In medical school a professor brought in a patient for teaching purposes one day and said: “Students, I have a very interesting case to present.” Then he paused and said, “I’ve just made two significant mistakes, what were they?” After discussion he explained, “Labeling a person as a patient can make them feel like an object. Remember, that’s a person you’re caring for. Secondly, by calling them interesting, you’re focusing on the disease not the whole person.”
I think you addressed the concern of boundaries well. It needs to be the right person, the right setting, and the right amount of information sharing. With maturity and common sense, I think physicians should explore sharing more with patients.
Growing up in a small town with a GP father, all of his patients knew everything about our family. So the sharing of information issue was moot and didn’t interfere with a very satisfying practice.
[...] go to CommonHealth on WBUR, a National Public Radio station in Boston, to read her full essay, “Boundary Issues: A Doctor With M.S. Confides in Her Patient,” and then please join the discussion below. Do you agree with Dr. Brewster’s decision to [...]

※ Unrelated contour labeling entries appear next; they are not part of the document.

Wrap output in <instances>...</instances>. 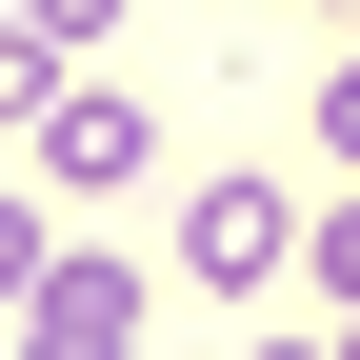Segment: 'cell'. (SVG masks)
Masks as SVG:
<instances>
[{"mask_svg": "<svg viewBox=\"0 0 360 360\" xmlns=\"http://www.w3.org/2000/svg\"><path fill=\"white\" fill-rule=\"evenodd\" d=\"M321 260V200L300 180H180V281L200 300H260V281H300Z\"/></svg>", "mask_w": 360, "mask_h": 360, "instance_id": "obj_1", "label": "cell"}, {"mask_svg": "<svg viewBox=\"0 0 360 360\" xmlns=\"http://www.w3.org/2000/svg\"><path fill=\"white\" fill-rule=\"evenodd\" d=\"M141 321H160L141 260H120V240H60V260L20 281V321H0V340H20V360H141Z\"/></svg>", "mask_w": 360, "mask_h": 360, "instance_id": "obj_2", "label": "cell"}, {"mask_svg": "<svg viewBox=\"0 0 360 360\" xmlns=\"http://www.w3.org/2000/svg\"><path fill=\"white\" fill-rule=\"evenodd\" d=\"M20 180H60V200H141V180H160V120L120 101V80H60L40 141H20Z\"/></svg>", "mask_w": 360, "mask_h": 360, "instance_id": "obj_3", "label": "cell"}, {"mask_svg": "<svg viewBox=\"0 0 360 360\" xmlns=\"http://www.w3.org/2000/svg\"><path fill=\"white\" fill-rule=\"evenodd\" d=\"M300 160L360 180V40H321V80H300Z\"/></svg>", "mask_w": 360, "mask_h": 360, "instance_id": "obj_4", "label": "cell"}, {"mask_svg": "<svg viewBox=\"0 0 360 360\" xmlns=\"http://www.w3.org/2000/svg\"><path fill=\"white\" fill-rule=\"evenodd\" d=\"M0 180H20V160H0ZM40 260H60V240H40V200H0V321H20V281H40Z\"/></svg>", "mask_w": 360, "mask_h": 360, "instance_id": "obj_5", "label": "cell"}, {"mask_svg": "<svg viewBox=\"0 0 360 360\" xmlns=\"http://www.w3.org/2000/svg\"><path fill=\"white\" fill-rule=\"evenodd\" d=\"M20 20L60 40V60H101V40H120V0H20Z\"/></svg>", "mask_w": 360, "mask_h": 360, "instance_id": "obj_6", "label": "cell"}, {"mask_svg": "<svg viewBox=\"0 0 360 360\" xmlns=\"http://www.w3.org/2000/svg\"><path fill=\"white\" fill-rule=\"evenodd\" d=\"M321 300H360V180L321 200Z\"/></svg>", "mask_w": 360, "mask_h": 360, "instance_id": "obj_7", "label": "cell"}, {"mask_svg": "<svg viewBox=\"0 0 360 360\" xmlns=\"http://www.w3.org/2000/svg\"><path fill=\"white\" fill-rule=\"evenodd\" d=\"M240 360H340V340H240Z\"/></svg>", "mask_w": 360, "mask_h": 360, "instance_id": "obj_8", "label": "cell"}, {"mask_svg": "<svg viewBox=\"0 0 360 360\" xmlns=\"http://www.w3.org/2000/svg\"><path fill=\"white\" fill-rule=\"evenodd\" d=\"M300 20H340V40H360V0H300Z\"/></svg>", "mask_w": 360, "mask_h": 360, "instance_id": "obj_9", "label": "cell"}, {"mask_svg": "<svg viewBox=\"0 0 360 360\" xmlns=\"http://www.w3.org/2000/svg\"><path fill=\"white\" fill-rule=\"evenodd\" d=\"M340 360H360V300H340Z\"/></svg>", "mask_w": 360, "mask_h": 360, "instance_id": "obj_10", "label": "cell"}, {"mask_svg": "<svg viewBox=\"0 0 360 360\" xmlns=\"http://www.w3.org/2000/svg\"><path fill=\"white\" fill-rule=\"evenodd\" d=\"M0 360H20V340H0Z\"/></svg>", "mask_w": 360, "mask_h": 360, "instance_id": "obj_11", "label": "cell"}]
</instances>
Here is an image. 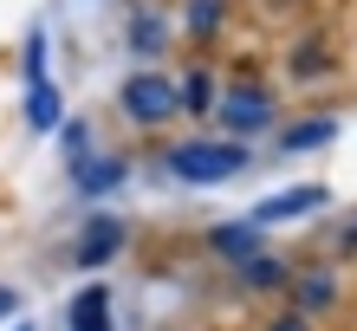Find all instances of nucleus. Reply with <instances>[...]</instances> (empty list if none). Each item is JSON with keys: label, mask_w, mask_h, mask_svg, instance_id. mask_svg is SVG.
I'll return each mask as SVG.
<instances>
[{"label": "nucleus", "mask_w": 357, "mask_h": 331, "mask_svg": "<svg viewBox=\"0 0 357 331\" xmlns=\"http://www.w3.org/2000/svg\"><path fill=\"white\" fill-rule=\"evenodd\" d=\"M13 312V293H7V286H0V318H7Z\"/></svg>", "instance_id": "obj_21"}, {"label": "nucleus", "mask_w": 357, "mask_h": 331, "mask_svg": "<svg viewBox=\"0 0 357 331\" xmlns=\"http://www.w3.org/2000/svg\"><path fill=\"white\" fill-rule=\"evenodd\" d=\"M176 91H182V117H215V98H221V78L208 72V66H188L176 78Z\"/></svg>", "instance_id": "obj_10"}, {"label": "nucleus", "mask_w": 357, "mask_h": 331, "mask_svg": "<svg viewBox=\"0 0 357 331\" xmlns=\"http://www.w3.org/2000/svg\"><path fill=\"white\" fill-rule=\"evenodd\" d=\"M338 299H344L338 266H292V279H286V305H299L305 318H325V312H338Z\"/></svg>", "instance_id": "obj_4"}, {"label": "nucleus", "mask_w": 357, "mask_h": 331, "mask_svg": "<svg viewBox=\"0 0 357 331\" xmlns=\"http://www.w3.org/2000/svg\"><path fill=\"white\" fill-rule=\"evenodd\" d=\"M66 331H111V293H104V286H85V293L72 299Z\"/></svg>", "instance_id": "obj_14"}, {"label": "nucleus", "mask_w": 357, "mask_h": 331, "mask_svg": "<svg viewBox=\"0 0 357 331\" xmlns=\"http://www.w3.org/2000/svg\"><path fill=\"white\" fill-rule=\"evenodd\" d=\"M338 247H344V254H357V221H351L344 234H338Z\"/></svg>", "instance_id": "obj_20"}, {"label": "nucleus", "mask_w": 357, "mask_h": 331, "mask_svg": "<svg viewBox=\"0 0 357 331\" xmlns=\"http://www.w3.org/2000/svg\"><path fill=\"white\" fill-rule=\"evenodd\" d=\"M286 72H292V78H325V72H338V52H331V39H325V33H305L299 46H292Z\"/></svg>", "instance_id": "obj_12"}, {"label": "nucleus", "mask_w": 357, "mask_h": 331, "mask_svg": "<svg viewBox=\"0 0 357 331\" xmlns=\"http://www.w3.org/2000/svg\"><path fill=\"white\" fill-rule=\"evenodd\" d=\"M26 123H33V130H59V85H52V78L26 85Z\"/></svg>", "instance_id": "obj_16"}, {"label": "nucleus", "mask_w": 357, "mask_h": 331, "mask_svg": "<svg viewBox=\"0 0 357 331\" xmlns=\"http://www.w3.org/2000/svg\"><path fill=\"white\" fill-rule=\"evenodd\" d=\"M123 39H130V52L156 59L162 46H169V20H162V13H150V7H137V13H130V26H123Z\"/></svg>", "instance_id": "obj_13"}, {"label": "nucleus", "mask_w": 357, "mask_h": 331, "mask_svg": "<svg viewBox=\"0 0 357 331\" xmlns=\"http://www.w3.org/2000/svg\"><path fill=\"white\" fill-rule=\"evenodd\" d=\"M85 143H91V130H85V123H66V150H72V162L85 156Z\"/></svg>", "instance_id": "obj_19"}, {"label": "nucleus", "mask_w": 357, "mask_h": 331, "mask_svg": "<svg viewBox=\"0 0 357 331\" xmlns=\"http://www.w3.org/2000/svg\"><path fill=\"white\" fill-rule=\"evenodd\" d=\"M20 66H26V85H39V78H46V33H26V59H20Z\"/></svg>", "instance_id": "obj_17"}, {"label": "nucleus", "mask_w": 357, "mask_h": 331, "mask_svg": "<svg viewBox=\"0 0 357 331\" xmlns=\"http://www.w3.org/2000/svg\"><path fill=\"white\" fill-rule=\"evenodd\" d=\"M221 20H227V0H188V7H182V39L208 46V39L221 33Z\"/></svg>", "instance_id": "obj_15"}, {"label": "nucleus", "mask_w": 357, "mask_h": 331, "mask_svg": "<svg viewBox=\"0 0 357 331\" xmlns=\"http://www.w3.org/2000/svg\"><path fill=\"white\" fill-rule=\"evenodd\" d=\"M247 143L241 137H182L162 150V169H169L176 182H188V189H215V182H234L247 169Z\"/></svg>", "instance_id": "obj_1"}, {"label": "nucleus", "mask_w": 357, "mask_h": 331, "mask_svg": "<svg viewBox=\"0 0 357 331\" xmlns=\"http://www.w3.org/2000/svg\"><path fill=\"white\" fill-rule=\"evenodd\" d=\"M123 176H130V162L123 156H78L72 162V182H78V195H111V189H123Z\"/></svg>", "instance_id": "obj_7"}, {"label": "nucleus", "mask_w": 357, "mask_h": 331, "mask_svg": "<svg viewBox=\"0 0 357 331\" xmlns=\"http://www.w3.org/2000/svg\"><path fill=\"white\" fill-rule=\"evenodd\" d=\"M254 247H260V227H254V221H215V227H208V254L227 260V266L247 260Z\"/></svg>", "instance_id": "obj_9"}, {"label": "nucleus", "mask_w": 357, "mask_h": 331, "mask_svg": "<svg viewBox=\"0 0 357 331\" xmlns=\"http://www.w3.org/2000/svg\"><path fill=\"white\" fill-rule=\"evenodd\" d=\"M325 143H338V117H299L280 130V150L286 156H305V150H325Z\"/></svg>", "instance_id": "obj_11"}, {"label": "nucleus", "mask_w": 357, "mask_h": 331, "mask_svg": "<svg viewBox=\"0 0 357 331\" xmlns=\"http://www.w3.org/2000/svg\"><path fill=\"white\" fill-rule=\"evenodd\" d=\"M215 123H221V137H260V130H273L280 123V91L266 85V78H254V72H234L221 85V98H215Z\"/></svg>", "instance_id": "obj_2"}, {"label": "nucleus", "mask_w": 357, "mask_h": 331, "mask_svg": "<svg viewBox=\"0 0 357 331\" xmlns=\"http://www.w3.org/2000/svg\"><path fill=\"white\" fill-rule=\"evenodd\" d=\"M13 331H33V325H13Z\"/></svg>", "instance_id": "obj_22"}, {"label": "nucleus", "mask_w": 357, "mask_h": 331, "mask_svg": "<svg viewBox=\"0 0 357 331\" xmlns=\"http://www.w3.org/2000/svg\"><path fill=\"white\" fill-rule=\"evenodd\" d=\"M123 240H130V227H123L117 215H91L85 227H78V240H72V266H111Z\"/></svg>", "instance_id": "obj_5"}, {"label": "nucleus", "mask_w": 357, "mask_h": 331, "mask_svg": "<svg viewBox=\"0 0 357 331\" xmlns=\"http://www.w3.org/2000/svg\"><path fill=\"white\" fill-rule=\"evenodd\" d=\"M325 201H331V189H325V182H299V189H280V195H266V201H260V208L247 215V221H254V227H280V221L319 215Z\"/></svg>", "instance_id": "obj_6"}, {"label": "nucleus", "mask_w": 357, "mask_h": 331, "mask_svg": "<svg viewBox=\"0 0 357 331\" xmlns=\"http://www.w3.org/2000/svg\"><path fill=\"white\" fill-rule=\"evenodd\" d=\"M234 273H241V286H247V293H286L292 266H286L280 254H266V247H254L247 260H234Z\"/></svg>", "instance_id": "obj_8"}, {"label": "nucleus", "mask_w": 357, "mask_h": 331, "mask_svg": "<svg viewBox=\"0 0 357 331\" xmlns=\"http://www.w3.org/2000/svg\"><path fill=\"white\" fill-rule=\"evenodd\" d=\"M117 111H123V123H137V130H162V123L182 117V91H176L169 72L143 66V72H130L117 85Z\"/></svg>", "instance_id": "obj_3"}, {"label": "nucleus", "mask_w": 357, "mask_h": 331, "mask_svg": "<svg viewBox=\"0 0 357 331\" xmlns=\"http://www.w3.org/2000/svg\"><path fill=\"white\" fill-rule=\"evenodd\" d=\"M312 325H319V318H305L299 305H286V312H273V318H266L260 331H312Z\"/></svg>", "instance_id": "obj_18"}]
</instances>
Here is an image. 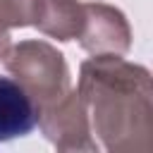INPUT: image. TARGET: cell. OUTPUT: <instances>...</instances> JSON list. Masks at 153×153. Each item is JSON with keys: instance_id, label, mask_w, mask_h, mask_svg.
<instances>
[{"instance_id": "6da1fadb", "label": "cell", "mask_w": 153, "mask_h": 153, "mask_svg": "<svg viewBox=\"0 0 153 153\" xmlns=\"http://www.w3.org/2000/svg\"><path fill=\"white\" fill-rule=\"evenodd\" d=\"M98 148L110 153L153 151V81L143 65L122 55H91L76 86Z\"/></svg>"}, {"instance_id": "7a4b0ae2", "label": "cell", "mask_w": 153, "mask_h": 153, "mask_svg": "<svg viewBox=\"0 0 153 153\" xmlns=\"http://www.w3.org/2000/svg\"><path fill=\"white\" fill-rule=\"evenodd\" d=\"M2 65L26 91L38 112L57 103L72 88L65 55L48 41L29 38L10 45L2 55Z\"/></svg>"}, {"instance_id": "3957f363", "label": "cell", "mask_w": 153, "mask_h": 153, "mask_svg": "<svg viewBox=\"0 0 153 153\" xmlns=\"http://www.w3.org/2000/svg\"><path fill=\"white\" fill-rule=\"evenodd\" d=\"M43 136L62 153H93L98 143L91 134L88 112L76 88H69L57 103L38 112Z\"/></svg>"}, {"instance_id": "277c9868", "label": "cell", "mask_w": 153, "mask_h": 153, "mask_svg": "<svg viewBox=\"0 0 153 153\" xmlns=\"http://www.w3.org/2000/svg\"><path fill=\"white\" fill-rule=\"evenodd\" d=\"M76 41L88 55H127L131 29L122 10L105 2H84V26Z\"/></svg>"}, {"instance_id": "5b68a950", "label": "cell", "mask_w": 153, "mask_h": 153, "mask_svg": "<svg viewBox=\"0 0 153 153\" xmlns=\"http://www.w3.org/2000/svg\"><path fill=\"white\" fill-rule=\"evenodd\" d=\"M36 124L38 110L33 100L12 76H0V141L26 136Z\"/></svg>"}, {"instance_id": "8992f818", "label": "cell", "mask_w": 153, "mask_h": 153, "mask_svg": "<svg viewBox=\"0 0 153 153\" xmlns=\"http://www.w3.org/2000/svg\"><path fill=\"white\" fill-rule=\"evenodd\" d=\"M43 36L62 43L76 41L84 26V2L79 0H38L33 24Z\"/></svg>"}, {"instance_id": "52a82bcc", "label": "cell", "mask_w": 153, "mask_h": 153, "mask_svg": "<svg viewBox=\"0 0 153 153\" xmlns=\"http://www.w3.org/2000/svg\"><path fill=\"white\" fill-rule=\"evenodd\" d=\"M38 0H0V60L12 45V29L31 26Z\"/></svg>"}]
</instances>
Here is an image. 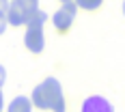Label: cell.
Returning a JSON list of instances; mask_svg holds the SVG:
<instances>
[{
    "instance_id": "obj_1",
    "label": "cell",
    "mask_w": 125,
    "mask_h": 112,
    "mask_svg": "<svg viewBox=\"0 0 125 112\" xmlns=\"http://www.w3.org/2000/svg\"><path fill=\"white\" fill-rule=\"evenodd\" d=\"M32 106L39 110H52V112H65V97H62V86L56 78H45L41 84L32 91Z\"/></svg>"
},
{
    "instance_id": "obj_2",
    "label": "cell",
    "mask_w": 125,
    "mask_h": 112,
    "mask_svg": "<svg viewBox=\"0 0 125 112\" xmlns=\"http://www.w3.org/2000/svg\"><path fill=\"white\" fill-rule=\"evenodd\" d=\"M39 7L32 2H22V0H11L9 11H7V22L11 26H24L26 20L37 11Z\"/></svg>"
},
{
    "instance_id": "obj_3",
    "label": "cell",
    "mask_w": 125,
    "mask_h": 112,
    "mask_svg": "<svg viewBox=\"0 0 125 112\" xmlns=\"http://www.w3.org/2000/svg\"><path fill=\"white\" fill-rule=\"evenodd\" d=\"M75 13H78V4H75V0L71 2H65L58 11L54 13V28H56V32H61L65 35L75 22Z\"/></svg>"
},
{
    "instance_id": "obj_4",
    "label": "cell",
    "mask_w": 125,
    "mask_h": 112,
    "mask_svg": "<svg viewBox=\"0 0 125 112\" xmlns=\"http://www.w3.org/2000/svg\"><path fill=\"white\" fill-rule=\"evenodd\" d=\"M24 45L28 48V52H32V54H41V52H43V48H45V37H43V30H39V28H26Z\"/></svg>"
},
{
    "instance_id": "obj_5",
    "label": "cell",
    "mask_w": 125,
    "mask_h": 112,
    "mask_svg": "<svg viewBox=\"0 0 125 112\" xmlns=\"http://www.w3.org/2000/svg\"><path fill=\"white\" fill-rule=\"evenodd\" d=\"M82 112H114V108L110 106V101L99 97V95H93L86 97L82 103Z\"/></svg>"
},
{
    "instance_id": "obj_6",
    "label": "cell",
    "mask_w": 125,
    "mask_h": 112,
    "mask_svg": "<svg viewBox=\"0 0 125 112\" xmlns=\"http://www.w3.org/2000/svg\"><path fill=\"white\" fill-rule=\"evenodd\" d=\"M7 112H32V101L28 97H24V95H20V97H15L9 103Z\"/></svg>"
},
{
    "instance_id": "obj_7",
    "label": "cell",
    "mask_w": 125,
    "mask_h": 112,
    "mask_svg": "<svg viewBox=\"0 0 125 112\" xmlns=\"http://www.w3.org/2000/svg\"><path fill=\"white\" fill-rule=\"evenodd\" d=\"M45 20H48V13L41 11V9H37V11L32 13L28 20H26V28H39V30H43V24H45Z\"/></svg>"
},
{
    "instance_id": "obj_8",
    "label": "cell",
    "mask_w": 125,
    "mask_h": 112,
    "mask_svg": "<svg viewBox=\"0 0 125 112\" xmlns=\"http://www.w3.org/2000/svg\"><path fill=\"white\" fill-rule=\"evenodd\" d=\"M101 2L104 0H75V4L80 9H84V11H97L101 7Z\"/></svg>"
},
{
    "instance_id": "obj_9",
    "label": "cell",
    "mask_w": 125,
    "mask_h": 112,
    "mask_svg": "<svg viewBox=\"0 0 125 112\" xmlns=\"http://www.w3.org/2000/svg\"><path fill=\"white\" fill-rule=\"evenodd\" d=\"M7 24H9L7 22V13H0V35L7 30Z\"/></svg>"
},
{
    "instance_id": "obj_10",
    "label": "cell",
    "mask_w": 125,
    "mask_h": 112,
    "mask_svg": "<svg viewBox=\"0 0 125 112\" xmlns=\"http://www.w3.org/2000/svg\"><path fill=\"white\" fill-rule=\"evenodd\" d=\"M9 4H11V0H0V13L9 11Z\"/></svg>"
},
{
    "instance_id": "obj_11",
    "label": "cell",
    "mask_w": 125,
    "mask_h": 112,
    "mask_svg": "<svg viewBox=\"0 0 125 112\" xmlns=\"http://www.w3.org/2000/svg\"><path fill=\"white\" fill-rule=\"evenodd\" d=\"M4 80H7V71H4V67L0 65V86L4 84Z\"/></svg>"
},
{
    "instance_id": "obj_12",
    "label": "cell",
    "mask_w": 125,
    "mask_h": 112,
    "mask_svg": "<svg viewBox=\"0 0 125 112\" xmlns=\"http://www.w3.org/2000/svg\"><path fill=\"white\" fill-rule=\"evenodd\" d=\"M2 108H4V99H2V86H0V112H2Z\"/></svg>"
},
{
    "instance_id": "obj_13",
    "label": "cell",
    "mask_w": 125,
    "mask_h": 112,
    "mask_svg": "<svg viewBox=\"0 0 125 112\" xmlns=\"http://www.w3.org/2000/svg\"><path fill=\"white\" fill-rule=\"evenodd\" d=\"M22 2H32V4H39V0H22Z\"/></svg>"
},
{
    "instance_id": "obj_14",
    "label": "cell",
    "mask_w": 125,
    "mask_h": 112,
    "mask_svg": "<svg viewBox=\"0 0 125 112\" xmlns=\"http://www.w3.org/2000/svg\"><path fill=\"white\" fill-rule=\"evenodd\" d=\"M61 2H62V4H65V2H71V0H61Z\"/></svg>"
},
{
    "instance_id": "obj_15",
    "label": "cell",
    "mask_w": 125,
    "mask_h": 112,
    "mask_svg": "<svg viewBox=\"0 0 125 112\" xmlns=\"http://www.w3.org/2000/svg\"><path fill=\"white\" fill-rule=\"evenodd\" d=\"M123 15H125V2H123Z\"/></svg>"
}]
</instances>
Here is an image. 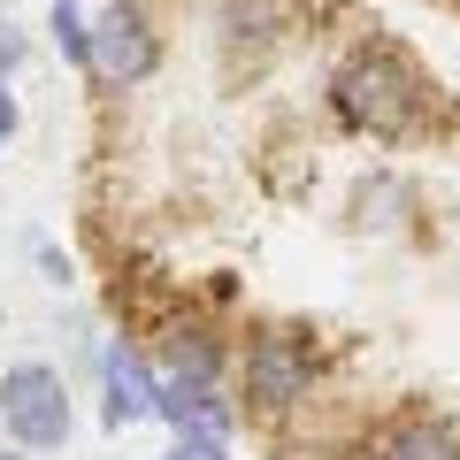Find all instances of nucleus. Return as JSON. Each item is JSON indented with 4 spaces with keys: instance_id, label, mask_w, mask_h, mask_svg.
<instances>
[{
    "instance_id": "f257e3e1",
    "label": "nucleus",
    "mask_w": 460,
    "mask_h": 460,
    "mask_svg": "<svg viewBox=\"0 0 460 460\" xmlns=\"http://www.w3.org/2000/svg\"><path fill=\"white\" fill-rule=\"evenodd\" d=\"M330 115L361 138H407L429 115V84L399 47H353L330 69Z\"/></svg>"
},
{
    "instance_id": "f03ea898",
    "label": "nucleus",
    "mask_w": 460,
    "mask_h": 460,
    "mask_svg": "<svg viewBox=\"0 0 460 460\" xmlns=\"http://www.w3.org/2000/svg\"><path fill=\"white\" fill-rule=\"evenodd\" d=\"M238 407L261 414V422H284V414H299L314 399V384H323V353H314L307 330L292 323H261L246 330V345H238Z\"/></svg>"
},
{
    "instance_id": "7ed1b4c3",
    "label": "nucleus",
    "mask_w": 460,
    "mask_h": 460,
    "mask_svg": "<svg viewBox=\"0 0 460 460\" xmlns=\"http://www.w3.org/2000/svg\"><path fill=\"white\" fill-rule=\"evenodd\" d=\"M0 429L16 438V453H54L69 438V384L47 361H16L0 376Z\"/></svg>"
},
{
    "instance_id": "20e7f679",
    "label": "nucleus",
    "mask_w": 460,
    "mask_h": 460,
    "mask_svg": "<svg viewBox=\"0 0 460 460\" xmlns=\"http://www.w3.org/2000/svg\"><path fill=\"white\" fill-rule=\"evenodd\" d=\"M154 69H162V31H154V16L138 8V0H108V8L93 16V84L131 93V84H146Z\"/></svg>"
},
{
    "instance_id": "39448f33",
    "label": "nucleus",
    "mask_w": 460,
    "mask_h": 460,
    "mask_svg": "<svg viewBox=\"0 0 460 460\" xmlns=\"http://www.w3.org/2000/svg\"><path fill=\"white\" fill-rule=\"evenodd\" d=\"M162 414V368L138 353L131 338H108L100 345V422L108 429H138Z\"/></svg>"
},
{
    "instance_id": "423d86ee",
    "label": "nucleus",
    "mask_w": 460,
    "mask_h": 460,
    "mask_svg": "<svg viewBox=\"0 0 460 460\" xmlns=\"http://www.w3.org/2000/svg\"><path fill=\"white\" fill-rule=\"evenodd\" d=\"M368 460H460V422L438 407H399L368 429Z\"/></svg>"
},
{
    "instance_id": "0eeeda50",
    "label": "nucleus",
    "mask_w": 460,
    "mask_h": 460,
    "mask_svg": "<svg viewBox=\"0 0 460 460\" xmlns=\"http://www.w3.org/2000/svg\"><path fill=\"white\" fill-rule=\"evenodd\" d=\"M284 0H223V31L230 39H277L284 31Z\"/></svg>"
},
{
    "instance_id": "6e6552de",
    "label": "nucleus",
    "mask_w": 460,
    "mask_h": 460,
    "mask_svg": "<svg viewBox=\"0 0 460 460\" xmlns=\"http://www.w3.org/2000/svg\"><path fill=\"white\" fill-rule=\"evenodd\" d=\"M162 460H230V438H177Z\"/></svg>"
},
{
    "instance_id": "1a4fd4ad",
    "label": "nucleus",
    "mask_w": 460,
    "mask_h": 460,
    "mask_svg": "<svg viewBox=\"0 0 460 460\" xmlns=\"http://www.w3.org/2000/svg\"><path fill=\"white\" fill-rule=\"evenodd\" d=\"M16 131H23V108H16V93H8V84H0V154L16 146Z\"/></svg>"
},
{
    "instance_id": "9d476101",
    "label": "nucleus",
    "mask_w": 460,
    "mask_h": 460,
    "mask_svg": "<svg viewBox=\"0 0 460 460\" xmlns=\"http://www.w3.org/2000/svg\"><path fill=\"white\" fill-rule=\"evenodd\" d=\"M16 62H23V31H16V23H0V84H8Z\"/></svg>"
},
{
    "instance_id": "9b49d317",
    "label": "nucleus",
    "mask_w": 460,
    "mask_h": 460,
    "mask_svg": "<svg viewBox=\"0 0 460 460\" xmlns=\"http://www.w3.org/2000/svg\"><path fill=\"white\" fill-rule=\"evenodd\" d=\"M39 269H47V284H69V261L47 246V238H39Z\"/></svg>"
},
{
    "instance_id": "f8f14e48",
    "label": "nucleus",
    "mask_w": 460,
    "mask_h": 460,
    "mask_svg": "<svg viewBox=\"0 0 460 460\" xmlns=\"http://www.w3.org/2000/svg\"><path fill=\"white\" fill-rule=\"evenodd\" d=\"M0 460H23V453H0Z\"/></svg>"
}]
</instances>
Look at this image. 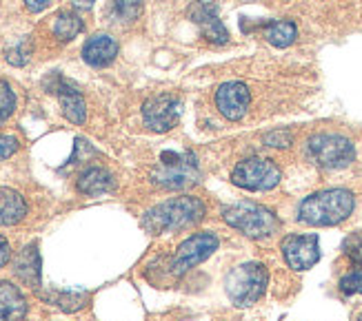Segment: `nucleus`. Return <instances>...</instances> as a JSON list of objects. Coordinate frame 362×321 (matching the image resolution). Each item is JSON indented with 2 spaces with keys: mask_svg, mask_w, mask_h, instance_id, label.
Segmentation results:
<instances>
[{
  "mask_svg": "<svg viewBox=\"0 0 362 321\" xmlns=\"http://www.w3.org/2000/svg\"><path fill=\"white\" fill-rule=\"evenodd\" d=\"M204 215H207V206H204L202 200L194 195H182L149 208L143 215V219H140V224H143V229L147 233L163 235V233H176L189 226H196L198 222H202Z\"/></svg>",
  "mask_w": 362,
  "mask_h": 321,
  "instance_id": "obj_1",
  "label": "nucleus"
},
{
  "mask_svg": "<svg viewBox=\"0 0 362 321\" xmlns=\"http://www.w3.org/2000/svg\"><path fill=\"white\" fill-rule=\"evenodd\" d=\"M354 206L356 198L347 188L318 190L298 206V222L307 226H336L354 213Z\"/></svg>",
  "mask_w": 362,
  "mask_h": 321,
  "instance_id": "obj_2",
  "label": "nucleus"
},
{
  "mask_svg": "<svg viewBox=\"0 0 362 321\" xmlns=\"http://www.w3.org/2000/svg\"><path fill=\"white\" fill-rule=\"evenodd\" d=\"M223 219L231 229L240 231L251 239H267L280 229V219L272 208L256 202H238L223 211Z\"/></svg>",
  "mask_w": 362,
  "mask_h": 321,
  "instance_id": "obj_3",
  "label": "nucleus"
},
{
  "mask_svg": "<svg viewBox=\"0 0 362 321\" xmlns=\"http://www.w3.org/2000/svg\"><path fill=\"white\" fill-rule=\"evenodd\" d=\"M153 184L171 190H182L200 182V169L194 153H174L165 151L160 155V164L151 171Z\"/></svg>",
  "mask_w": 362,
  "mask_h": 321,
  "instance_id": "obj_4",
  "label": "nucleus"
},
{
  "mask_svg": "<svg viewBox=\"0 0 362 321\" xmlns=\"http://www.w3.org/2000/svg\"><path fill=\"white\" fill-rule=\"evenodd\" d=\"M267 268L258 262H247L235 266L225 277V291L235 306H251L267 291Z\"/></svg>",
  "mask_w": 362,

I think you definitely did the right thing. I wouldn’t call it confiding, I’d call it just plain doing the right thing, professionally and personally. Someone who gets bad news from a doctor knows that the doctor does not want to give the news (sometimes so much so that they actually do not give the news- hard to believe, but I’ve seen this) and wants to reassure the patient that everything will be ok, even if it will not, if only to disengage from the uncomfortable role of being the bearer of bad news, and end the interaction as cleanly as possible, sometimes for the sake of their own sanity. Especially in cases where the etiology of the illness is not understood and there is no cure, clear prognosis or reliable treatment, hearing from a fellow sufferer is very comforting, as any other sufferer is as much an authority on the topic at hand as anybody else on the planet, more so because they speak from actual personal experience. The patient is in a place where science can’t really reach them, but they can be reached by a human being who offers spiritual comfort and lets them know in no uncertain terms that they are not alone. Your own suffering was not wasted because you used it to help another person, and I think that withholding this personal information under these circumstances would be unconscionable, really, and could have had grave consequences. It’s hard to know the state of mind of the person receiving the news; God forbid you should ever have to look back and say, ”If only I had said something about my personal experience, the person might have taken the news better and still be with us”. You did a very brave thing by telling her, and it is good to know that there are people like you out there. Thank you.